**Problem A**.
From the text on preventing falls at home, copy everything from "Reduce clutter and" down to "are well lit." without changing a word.
**Problem B**.
Shorten the paragraph of the fall-safety text that begins "If you have an older relative" to a single sentence that keeps its main facts.
**Problem C**.
Continue the text on preventing falls at home, starting right after its last line.
** Exercise passage follows **
If you have an older relative in your home, or young children, you can protect them from the risk of falling in a variety of ways. Take inspiration from National Safety Month to follow these recommendations from the National Safety Council.

TO SAFEGUARD ADULTS

  • Keep the floor and stairways clear.
      Reduce clutter and safely tuck telephone and electrical cords out of walkways.
  • Keep the floor clean.
      Clean up grease, water and other liquids immediately. Don’t wax floors.
  • Use non-skid throw rugs
      to reduce your chance of slipping on wood floors, tile or linoleum. Or, use foam carpet backing, double-sided tape or a rubber pad to keep other rugs from slipping.
  • Install handrails
      along stairways.
  • Install grab bars
      in bathroom by toilets and in the tub or shower stall.
  • Make sure living areas are well lit.
      We can all trip and fall in the dark.
  • Use a sturdy step stool with handrails
      when reaching into high places.
  • Follow medication dosages closely.
** End of Exercise passage **
** Record extracts follows **
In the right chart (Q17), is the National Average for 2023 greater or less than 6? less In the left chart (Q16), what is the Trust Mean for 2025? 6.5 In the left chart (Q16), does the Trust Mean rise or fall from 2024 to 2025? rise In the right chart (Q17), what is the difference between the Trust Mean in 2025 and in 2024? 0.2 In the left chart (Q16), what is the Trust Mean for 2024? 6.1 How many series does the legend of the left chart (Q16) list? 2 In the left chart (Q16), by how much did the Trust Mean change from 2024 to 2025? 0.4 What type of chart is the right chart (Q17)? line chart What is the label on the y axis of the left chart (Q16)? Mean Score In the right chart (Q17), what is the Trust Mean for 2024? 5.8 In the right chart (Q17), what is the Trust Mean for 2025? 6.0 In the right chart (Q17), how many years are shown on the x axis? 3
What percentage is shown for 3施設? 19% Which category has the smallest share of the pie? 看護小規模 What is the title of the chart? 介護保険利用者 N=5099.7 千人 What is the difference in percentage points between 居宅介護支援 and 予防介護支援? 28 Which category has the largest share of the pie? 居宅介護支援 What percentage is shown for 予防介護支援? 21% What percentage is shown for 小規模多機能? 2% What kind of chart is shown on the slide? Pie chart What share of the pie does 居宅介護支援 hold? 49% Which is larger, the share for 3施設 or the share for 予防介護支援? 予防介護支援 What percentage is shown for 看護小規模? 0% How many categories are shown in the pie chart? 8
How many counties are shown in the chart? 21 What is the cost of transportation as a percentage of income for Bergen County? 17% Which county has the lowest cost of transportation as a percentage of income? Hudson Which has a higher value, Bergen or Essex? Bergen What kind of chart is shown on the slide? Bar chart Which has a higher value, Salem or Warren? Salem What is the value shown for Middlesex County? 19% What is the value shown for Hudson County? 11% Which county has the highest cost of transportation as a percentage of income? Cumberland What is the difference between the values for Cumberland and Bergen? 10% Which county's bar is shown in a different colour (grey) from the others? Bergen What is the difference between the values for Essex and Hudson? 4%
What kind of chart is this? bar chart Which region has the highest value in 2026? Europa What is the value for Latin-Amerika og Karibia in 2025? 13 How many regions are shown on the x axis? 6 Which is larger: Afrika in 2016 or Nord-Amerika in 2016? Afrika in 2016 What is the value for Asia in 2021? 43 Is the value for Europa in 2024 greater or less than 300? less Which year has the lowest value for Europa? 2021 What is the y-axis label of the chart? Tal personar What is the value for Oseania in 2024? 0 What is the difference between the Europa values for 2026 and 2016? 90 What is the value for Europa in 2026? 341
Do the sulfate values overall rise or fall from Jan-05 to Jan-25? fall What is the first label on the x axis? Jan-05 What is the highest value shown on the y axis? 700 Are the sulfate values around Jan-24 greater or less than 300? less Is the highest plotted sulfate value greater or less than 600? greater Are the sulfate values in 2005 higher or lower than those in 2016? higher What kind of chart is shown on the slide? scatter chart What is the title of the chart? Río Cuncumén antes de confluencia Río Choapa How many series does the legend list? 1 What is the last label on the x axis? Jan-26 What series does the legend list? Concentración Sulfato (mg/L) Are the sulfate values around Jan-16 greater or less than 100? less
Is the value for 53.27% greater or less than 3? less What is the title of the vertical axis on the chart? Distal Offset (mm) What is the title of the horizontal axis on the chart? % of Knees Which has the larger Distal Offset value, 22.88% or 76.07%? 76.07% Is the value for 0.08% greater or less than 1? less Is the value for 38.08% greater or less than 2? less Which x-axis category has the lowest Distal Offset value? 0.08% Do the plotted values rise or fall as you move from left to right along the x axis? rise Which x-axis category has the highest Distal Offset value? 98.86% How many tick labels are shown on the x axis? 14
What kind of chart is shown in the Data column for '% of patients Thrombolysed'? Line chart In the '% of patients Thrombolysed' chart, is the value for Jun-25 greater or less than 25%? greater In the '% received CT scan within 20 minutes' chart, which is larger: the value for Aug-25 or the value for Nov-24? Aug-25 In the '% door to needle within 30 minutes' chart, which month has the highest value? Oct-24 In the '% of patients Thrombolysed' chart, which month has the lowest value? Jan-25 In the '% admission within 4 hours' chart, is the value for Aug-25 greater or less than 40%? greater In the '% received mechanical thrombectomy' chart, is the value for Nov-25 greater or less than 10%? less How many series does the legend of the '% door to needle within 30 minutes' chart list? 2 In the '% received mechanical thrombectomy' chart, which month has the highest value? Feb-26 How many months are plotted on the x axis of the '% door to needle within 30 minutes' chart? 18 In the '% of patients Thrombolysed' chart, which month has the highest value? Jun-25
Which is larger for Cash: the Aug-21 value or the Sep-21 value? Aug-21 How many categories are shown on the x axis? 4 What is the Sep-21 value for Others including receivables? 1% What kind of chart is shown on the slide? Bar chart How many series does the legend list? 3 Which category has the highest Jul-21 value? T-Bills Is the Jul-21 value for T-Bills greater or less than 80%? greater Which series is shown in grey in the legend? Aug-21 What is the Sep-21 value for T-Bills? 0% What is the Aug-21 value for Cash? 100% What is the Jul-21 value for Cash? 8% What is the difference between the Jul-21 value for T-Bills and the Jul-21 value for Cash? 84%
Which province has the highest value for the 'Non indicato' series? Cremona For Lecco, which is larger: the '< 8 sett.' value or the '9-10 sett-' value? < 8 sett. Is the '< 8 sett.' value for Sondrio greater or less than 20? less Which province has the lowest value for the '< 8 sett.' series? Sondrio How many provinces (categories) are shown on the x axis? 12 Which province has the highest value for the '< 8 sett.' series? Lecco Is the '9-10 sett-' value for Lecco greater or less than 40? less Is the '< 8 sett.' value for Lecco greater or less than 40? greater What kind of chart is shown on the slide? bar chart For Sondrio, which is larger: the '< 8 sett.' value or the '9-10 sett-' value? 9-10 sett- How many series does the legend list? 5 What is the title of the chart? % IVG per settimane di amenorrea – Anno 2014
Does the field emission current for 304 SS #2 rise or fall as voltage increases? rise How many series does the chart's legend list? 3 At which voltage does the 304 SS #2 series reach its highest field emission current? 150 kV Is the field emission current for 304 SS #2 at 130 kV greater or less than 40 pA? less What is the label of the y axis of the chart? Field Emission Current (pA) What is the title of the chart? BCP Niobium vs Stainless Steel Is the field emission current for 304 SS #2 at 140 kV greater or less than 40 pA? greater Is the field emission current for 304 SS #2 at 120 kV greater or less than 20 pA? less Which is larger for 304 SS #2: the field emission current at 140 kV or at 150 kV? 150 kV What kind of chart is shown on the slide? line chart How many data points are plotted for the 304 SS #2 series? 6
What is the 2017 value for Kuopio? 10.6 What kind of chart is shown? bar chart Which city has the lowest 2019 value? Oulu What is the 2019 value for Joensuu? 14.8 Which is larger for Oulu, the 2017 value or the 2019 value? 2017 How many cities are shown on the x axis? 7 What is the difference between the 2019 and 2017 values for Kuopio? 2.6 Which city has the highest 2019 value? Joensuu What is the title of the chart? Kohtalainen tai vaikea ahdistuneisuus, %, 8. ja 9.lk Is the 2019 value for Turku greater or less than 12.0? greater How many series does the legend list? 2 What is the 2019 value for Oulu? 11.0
** End of Record extracts **
**Task result A**.
Reduce clutter and safely tuck telephone and electrical cords out of walkways.
  • Keep the floor clean.
      Clean up grease, water and other liquids immediately. Don’t wax floors.
  • Use non-skid throw rugs
      to reduce your chance of slipping on wood floors, tile or linoleum. Or, use foam carpet backing, double-sided tape or a rubber pad to keep other rugs from slipping.
  • Install handrails
      along stairways.
  • Install grab bars
      in bathroom by toilets and in the tub or shower stall.
  • Make sure living areas are well lit.

**Task result B**.
The National Safety Council offers recommendations, worth following during National Safety Month, for protecting older relatives or young children at home from falls in a variety of ways.

**Task result C**.
      Using medication incorrectly may lead to dizziness, weakness and other side effects. These can all lead to a dangerous fall.
  • Fill-in holes
    and depressions left in the yard after plants or trees have been removed. Make sure walkways offer an even walking surface.

TO SAFEGUARD CHILDREN

  • Don’t leave babies alone on beds,
      changing tables or sofas.
  • Always strap children into highchairs and strollers.

  • Don’t let children play alone
      on fire escapes, high porches or balconies.
  • Use safety gates
      if there are infants and toddlers in your home. At the top of the stairs, attach the gate to a wall. Avoid accordion gates with large openings—a child’s neck can get trapped.
  • Keep your windows closed and locked when children are around.
      When opening windows for ventilation, open windows that a child cannot reach.
  • Set and enforce rules
      about keeping children’s play away from windows or patio doors. Falling through the glass can be fatal or cause serious injury.
  • Keep furniture away from windows,
      including anything a child could climb.
  • Never depend on an insect screen
      to keep your child from falling out of a window. Screens are intended to keep insects out, not children in.
  • Use window guards
      to prevent windows from being opened more than four inches, so children can’t crawl through them. Be sure to check with your local fire department and building code official to make sure guards or security bars comply with all applicable requirements.
  • Install rubber mats or slip-resistant stickers in tubs and showers.
      Never leave a child unattended in the tub.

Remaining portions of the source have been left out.